“While California may not have same-sex civil marriage, it is unique in that it is one of the few states that allow same-sex couples to adopt,” says Harley, a graphic artist.
The couple, who are currently fostering a baby they plan to adopt, work with a lawyer and financial planner to stay current on the different changes that are taking place in terms of how same sex couples are protected or not protected. The couple purchased their home together in September 2006.
“We are joint tenants in common. We did that to protect ourselves. If we were heterosexuals who married, we wouldn’t have to, because if one of us died the home would automatically go to the surviving spouse,” says Moore. “With same-sex couples, on the other hand, if one partner owns property and later adds his or her spouse to the deed, it creates a gift tax.”
Moore and Harley represent millions of gay and lesbian couples for whom being denied a civil marriage affects their families financially at every stage of life. The impact is often felt in five key areas: taxes, Social Security survivor benefits, medical benefits, pensions, and homeownership and estate planning. Says Crawford, “They are at a disadvantage legally and financially.”
The Battle for Benefits
“Straight married couples have the right to make medical and financial decisions on one another’s behalf, but for a gay or lesbian couple, if someone is hospitalized his or her partner is powerless. To be allowed to even visit that spouse would require a healthcare proxy,” says Taylor.
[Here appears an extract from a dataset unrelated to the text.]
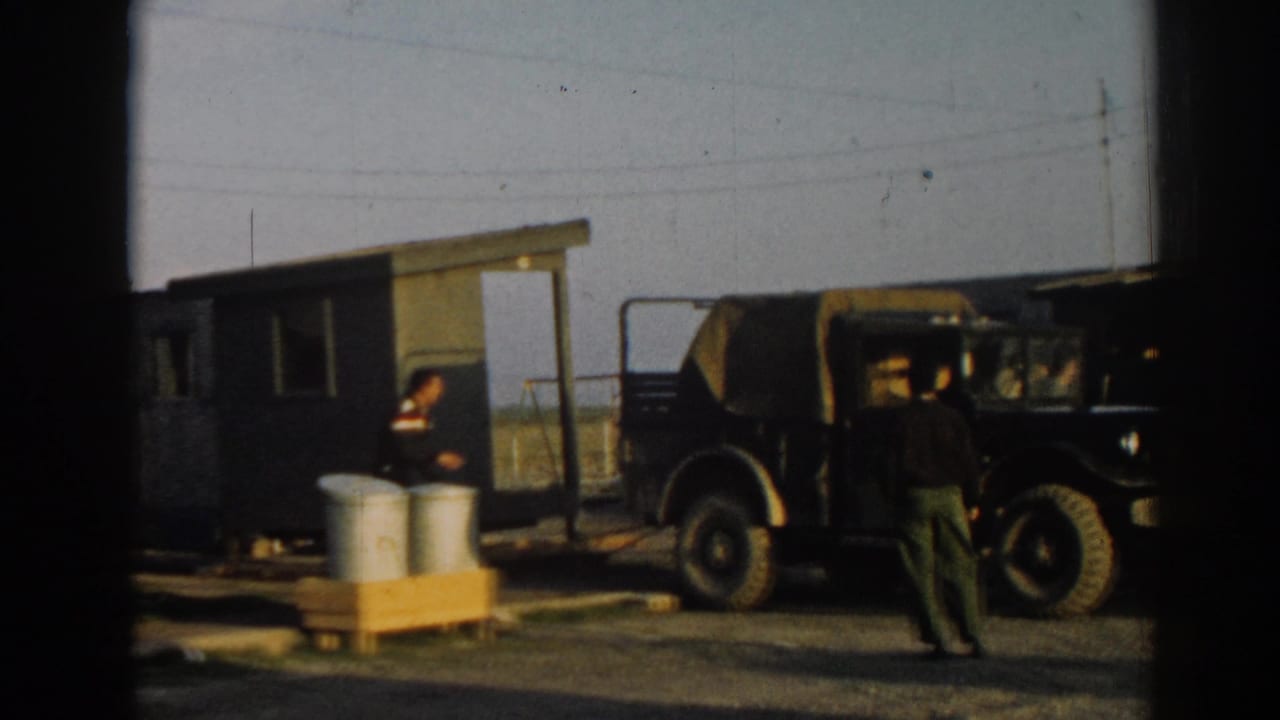 People stand near a green wooden structure, metal drums, and a canvas-topped jeep.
Getting health insurance is another obstacle. JaChel and Micaela Redmond of Dallas were married last year in the District of Columbia since Texas does not recognize same-sex marriage or domestic partnerships. The 32-year-old couple has one child, JaChel’s 11-year-old daughter, Micaela, who is self-employed, wants to give birth to a second child but her single policy wouldn’t cover maternal care costs, and JaChel’s company doesn’t offer domestic partner benefits. Since they don’t qualify for a family health insurance plan, starting a family is financially out the question.
There’s also the issue of laws that establish both spouses as a child’s parents if the child is born during the marriage; only in states that have marriage equality, civil unions, or domestic partnerships is the non-biological parent in same-sex couples put on the birth certificate, which affects that parent’s ability to put the child on his or her health insurance, enroll the child in school, travel with the child, or make medical decisions for the child. Even in instances where employers offer health insurance to domestic partners, those benefits are federally taxed as an additional income at the employee’s rate. Several firms, including TD Bank, Google, Barclays, Microsoft, and the Gates Foundation, have opted to absorb these extra costs to equalize benefits for their gay and lesbian employees.
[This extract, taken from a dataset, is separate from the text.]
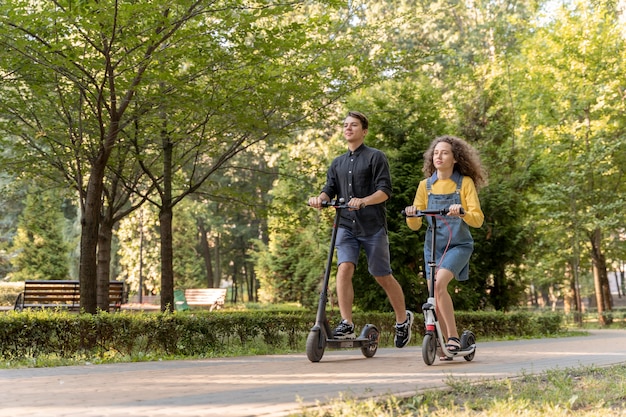 Foto grátis casal jovem e fofo andando de scooter ao ar livre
Federal benefits present an even bigger challenge for Kaali and LaTasha Cohen. Together nine years, the couple obtained a civil union in New Jersey in 2008. Kaali, 41, was in a severe car accident and was deemed disabled.
“Because I am considered single, I receive less Social Security benefits than I would if I were in a straight marriage. I have a spouse and a daughter [Tasha’s biological child]. But to the government my daughter ceases to exist; my wife ceases to exist. So, where my daughter should be able to get benefits because I am her stepparent, she is not entitled. My wife would not qualify for Social Security survivor benefits,” says Kaali, who is the CEO and founder of REDZONE Solutions Inc., a consulting firm in Pennsauken.